Hassan I. Ahmed - Alembic Global Advisors LLC
Analyst
Okay, fair enough. Now, again, referencing the mineral segment, I mean you talked about some curtailments that you guys are doing as well as the broader industry is doing as well. Now, again, if I look back at Q1, your mineral segment generated near 30% EBITDA margins. You know, I mean pretty high, keeping in mind you know the sort of macro picture and the like. I mean, I would imagine relative to Q1, you wouldn't have seen too much deterioration in mineral segment EBITDA margin, so I'm just trying to reconcile that, yes, while I completely understand inventories are bloated, pricing is under pressure and the like, but EBITDA margins continue to look good, so why is it that these curtailments are happening on the mineral side of things?

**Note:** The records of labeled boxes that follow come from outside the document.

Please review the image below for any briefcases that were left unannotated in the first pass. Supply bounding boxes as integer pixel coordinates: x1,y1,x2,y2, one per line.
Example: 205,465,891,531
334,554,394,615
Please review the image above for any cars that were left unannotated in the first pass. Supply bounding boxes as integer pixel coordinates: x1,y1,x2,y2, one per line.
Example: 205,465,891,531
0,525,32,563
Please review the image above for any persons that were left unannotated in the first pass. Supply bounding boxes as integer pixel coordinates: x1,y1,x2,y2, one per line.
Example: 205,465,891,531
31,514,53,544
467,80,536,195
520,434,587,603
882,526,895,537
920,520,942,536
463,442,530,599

Thomas J. Casey - Chairman & Chief Executive Officer: Well, as you recall Hassan, we suspended sales at the prices that were in the market in the second half of 2014 and we did that both because we found the price level unacceptable but also that we knew that we would be taking down smelters for scheduled maintenance in 2015 and so we wanted to build inventory, we wanted to build inventory in order to carry us through that period when we brought those smelters down. Now, what we decided to do, because when we decided to reduce the production of pigment at Hamilton and Kwinana that obviously reduced our demand for feedstock, because we are producing less pigment therefore we need less feedstock. And so rather than build up the inventories more than we had built them in order to supply our pigment operation this year, we decided to slow down that slag smelter, in part – not so much because we thought that that market had turned terribly poorly but rather in response to our decision to slow down pigment. So we have slag inventory that we built up in the second half of 2014, we expected that that would be sufficient to carry us through all of our maintenance in 2015. We've now slowed the pigment operation down somewhat and that will then mean we have less demand which means we work through the slag inventories more slowly, and so why add to that slag inventory. That's our theory. We can reduce our costs, conserve our cash, support our pigment operation at the rate we expect it to grow. And the key thing about the suspension of production in pigment is that we can turn it back up literally in a matter of days, and so we will always maintain a sufficient slag inventory balance to be able to do that, and allow us almost complete flexibility for when we come back into the market. This is partially an example of our commitment to be disciplined on working capital. Again, we're looking to extract cash and to reduce our – the cash that's invested in working capital and this is another manifestation of that.